Hej, mam problem z jabłonkami, są u mnie 3 rok, czyli w sumie ich piąty rok, teren podmokły, ale sobie radzą, zauważyłem że schną im przewodniki, liście zaczęły się wykręcać, jakby w spiralę, nie zawiązały żadnego owocu, co to za diabelstwo może być?
Zdjęcia, tu przepraszam, niewyraźne ale może pomogą:
Wczoraj zauwazylem jeszcze ze w zwinietych spiralnie lisciach jabloni ktos zamieszkuje, male szare robaczki, wygladaja jak mszyce, to mozliwe? Fotki nie cyknalem bo padalo...
To grzyb Polystygma rubrum powodujący czerwoną plamistość śliw. Teraz możesz jedynie sprzątać porażone liście. Oprysk od marca do czerwca Miedzianem, a później preparatami zawierającymi mankozeb.
Generalnie drzewka są w bardzo złym stanie. Niektóre wymagają radykalnego cięcia. Nie wiem, czy te suche gałęzie to efekt uszkodzeń mrozowych czy też susza. Przyrosty są słabe, co wskazuje na niedobór składników pokarmowych. Oddarnij ziemię wokół drzewek, wyściółkuj, podsyp obornikiem na wiosnę, zastosuj opryski od mszyc i chorób grzybowych.
Na pierwszym zdjęciu to może być brzoskwinia albo grusza. Obetnij bezlistne gałązki, już nic z nich nie wyrośnie. W przyszłym roku trzeba od nowa wyprowadzić koronę. W fazie zielonego pąka pryskamy Syllitem.
Na trzecim jest chyba czereśnia, obetnij ten patyk nad częścią zieloną. Na nowo wyprowadzamy koronę w przyszłym roku.
Piąte zdjęcie śliwa z objawami rdzy. Jesienią opadłe liście zbierz i spal/zakop/ wyrzuć na rżysko celem przyorania. Na wiosnę trzeba wykonać oprysk profilaktyczny fungicydem Zato 50 WG.

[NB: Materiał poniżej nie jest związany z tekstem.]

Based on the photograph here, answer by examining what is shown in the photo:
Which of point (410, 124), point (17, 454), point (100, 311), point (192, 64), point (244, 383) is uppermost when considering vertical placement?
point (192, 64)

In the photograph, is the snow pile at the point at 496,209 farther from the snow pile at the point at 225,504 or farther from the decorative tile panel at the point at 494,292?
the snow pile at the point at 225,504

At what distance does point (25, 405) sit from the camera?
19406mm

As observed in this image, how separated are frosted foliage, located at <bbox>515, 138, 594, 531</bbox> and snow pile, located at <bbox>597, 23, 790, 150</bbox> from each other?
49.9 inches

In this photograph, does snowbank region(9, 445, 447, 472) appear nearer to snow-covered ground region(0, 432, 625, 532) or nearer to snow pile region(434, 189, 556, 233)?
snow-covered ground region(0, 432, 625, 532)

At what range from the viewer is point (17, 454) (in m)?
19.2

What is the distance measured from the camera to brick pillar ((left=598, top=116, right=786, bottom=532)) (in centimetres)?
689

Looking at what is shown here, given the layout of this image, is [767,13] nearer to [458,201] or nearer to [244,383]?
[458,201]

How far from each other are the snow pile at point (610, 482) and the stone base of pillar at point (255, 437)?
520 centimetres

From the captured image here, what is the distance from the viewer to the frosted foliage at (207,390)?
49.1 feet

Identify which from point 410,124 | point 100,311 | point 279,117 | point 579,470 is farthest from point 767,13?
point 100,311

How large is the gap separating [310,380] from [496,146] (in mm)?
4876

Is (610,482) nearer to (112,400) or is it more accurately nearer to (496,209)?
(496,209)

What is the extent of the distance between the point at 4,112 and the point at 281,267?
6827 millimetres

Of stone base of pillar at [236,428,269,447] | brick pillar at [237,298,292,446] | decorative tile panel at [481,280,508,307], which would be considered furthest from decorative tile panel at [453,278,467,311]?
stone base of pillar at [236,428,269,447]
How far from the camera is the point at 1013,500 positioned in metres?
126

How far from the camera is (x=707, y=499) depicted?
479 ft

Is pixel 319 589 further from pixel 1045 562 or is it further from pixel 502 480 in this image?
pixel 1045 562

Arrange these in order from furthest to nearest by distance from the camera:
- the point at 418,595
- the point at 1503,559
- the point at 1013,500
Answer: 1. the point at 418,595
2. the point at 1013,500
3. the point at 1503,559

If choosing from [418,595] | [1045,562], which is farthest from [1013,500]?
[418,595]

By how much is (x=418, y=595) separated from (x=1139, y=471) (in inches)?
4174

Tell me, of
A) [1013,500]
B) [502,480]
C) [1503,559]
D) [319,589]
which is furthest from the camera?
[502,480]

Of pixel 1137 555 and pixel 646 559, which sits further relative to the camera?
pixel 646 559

Zdjęcie szóste - na wiosnę przycinamy przewodnik - ten dłuższy, żeby wyprowadzić koronę. Krótszy patyk obcinamy.
Zdjęcie siódme - brązowe plamy na liściach to rdza gruszy, postępowanie jak przy śliwie.
Zdjęcie dziesiąte - czereśnia z objawami drobnej plamistości i żerowania mszyc. Postępowanie jak przy śliwie. Oprysk fungicydem, Syllitem albo Carpene, po przekwitnięciu. Tak samo postępujemy z wiśniami. Mszyce zwalczamy Mospilanem. W tym sezonie oprysk już nie ma sensu.
Nie lubię hortensji, zimy i śniegu oraz pastelowych kolorów w ogrodzie.
Dzień dobry!
Bardzo przepraszam, jeśli mój post jest w złym miejscu - proszę o przeniesienie.
W zasadzie jestem tu nowa, byłam tutaj tylko raz
Przejdę do meritum. Rośliny w ogrodzie moich rodziców zaczynają chorować a oni (mając już kilkuletnie doświadczenie) nie wiedzą co się dzieje... Proszę w ich imieniu o pomoc. Ja natomiast osobiście nie wiem nic o roślinach ogrodowych, jedynie doniczkowych.
Zdjęcia jestem w stanie udostępnić jedynie linkiem do Dropbox: https://www.dropbox.com/sh/siipp8qpa21y ... qN73a?dl=0
Bardzo dziękuje za szybkie odpowiedzi.